Strommarktmechanismen für Speicherintegration weiterentwickeln
Die rasante technische Entwicklung haben die Normungsorganisationen mit der zügigen Novellierung einschlägiger Regelwerke flankiert. Auch hat die Bundesregierung mit den jüngsten Reformen beim Energiewirtschaftsgesetz sowie dem Erneuerbare Energiegesetz den Netzbetreibern mehr Freiheit bei der Integration steuerbarer Verbrauchseinrichtungen und Netzanschlüsse in die Stromnetze gegeben.
Eine Novelle des Messstellenbetriebsgesetzes ist für 2024 angekündigt, das dafür sorgen wird, dass auch Bestandsanlagen bis 2030 mit intelligenten Mess- und Steuersystemen ausgestattet werden müssen. Für 2023 hat Wirtschaftsminister Robert Habeck zudem ein neues Gesetz angekündigt, mit dem auch Batterien in Fahrzeugen für die Netzdienlichkeit herangezogen werden können.
Gleichwohl sind Speichertechnologien noch unzureichend in die Strommarktmechanismen eingebunden. Die Bundesnetzagentur hat dafür Ende 2022 ein erstes Eckpunktepapier vorgelegt, das gegenwärtig in der Beratung ist. Auf EU-Ebene wird gefordert, dass die Netzbetreiber künftig selber Speichertechnologien einsetzen und betreiben sollen dürfen. Bisher ist das wegen der Trennung von Netz und Erzeugung unzulässig.
Fazit: Der gute Wille für die Netzintegration von Speichern ist da
Dennoch muss sich ein neues Marktdesign mit neuen Anwendungsfällen und Geschäftsmodellen erst noch durchsetzen.

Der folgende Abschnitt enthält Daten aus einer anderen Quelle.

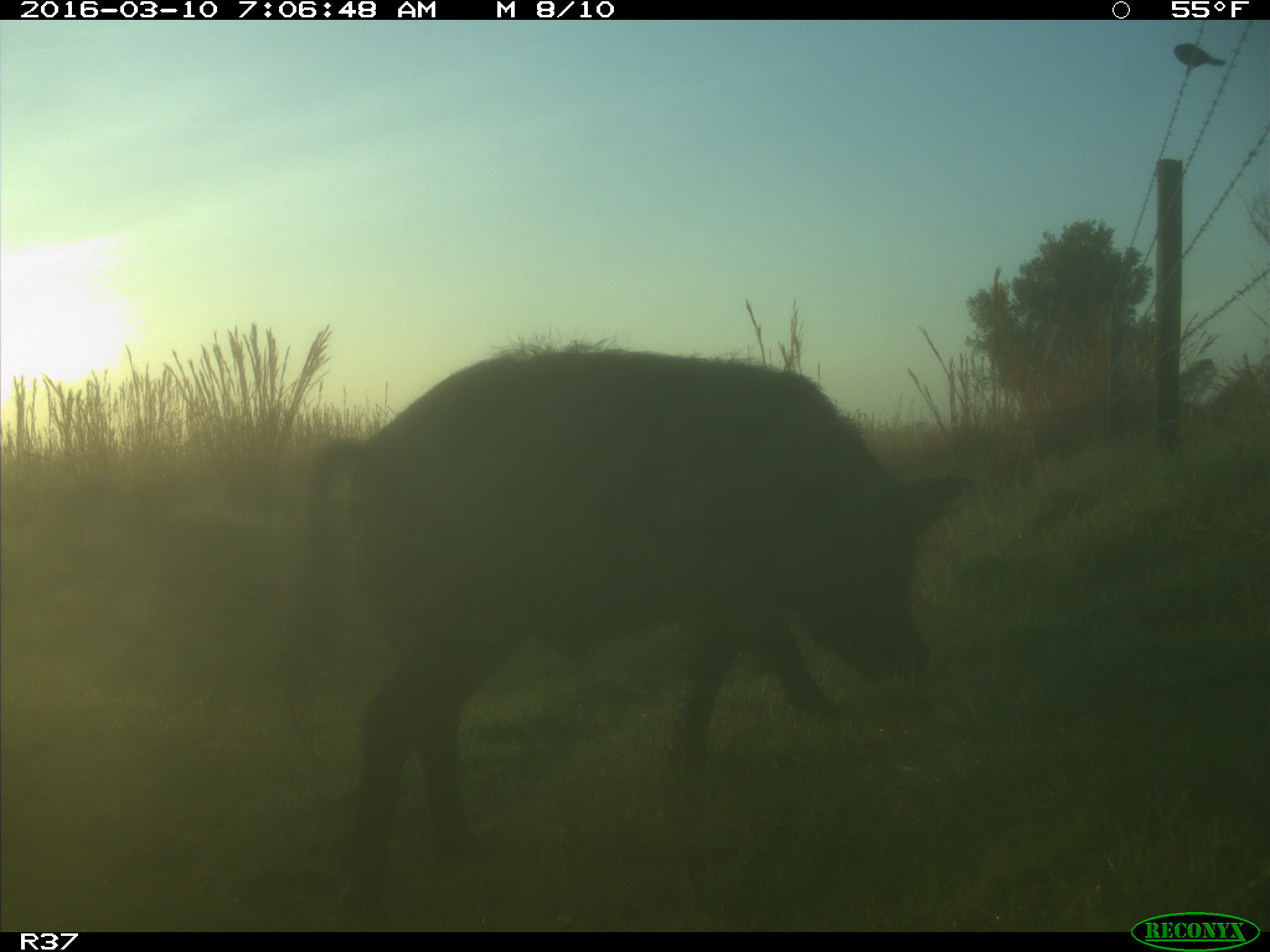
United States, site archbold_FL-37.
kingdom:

Ob beispielsweise Besitzer von Elektrofahrzeugen an netzdienlichen Systemdienstleistungen wirklich interessiert sind, ist noch nicht absehbar und bedarf noch einer genauen technischen Ausgestaltung. Aus ihrer Sicht spielen eher Anwendungen für Vehicle-to-Home zur Eigenverbrauchsoptimierung eine wichtige Rolle. Für Betreiber von Photovoltaik- und Windkraftanlagen kann sich aber nun ein neuer Markt mit großen Stromspeichern entwickeln. Dieser könnte sich betriebswirtschaftlich zu einem lohnenden Geschäftsmodell ausbauen lassen.
Profitieren werden davon vor allem die lokalen Netzbetreiber, die ihre Netzoptimierungsaufgaben noch besser realisieren und sich damit vermutlich hohe Investitionen in den Netzausbau sparen können.
Quelle: Netzintegration von Speichern: Eckstein für Erneuerbare Energien (dke.de)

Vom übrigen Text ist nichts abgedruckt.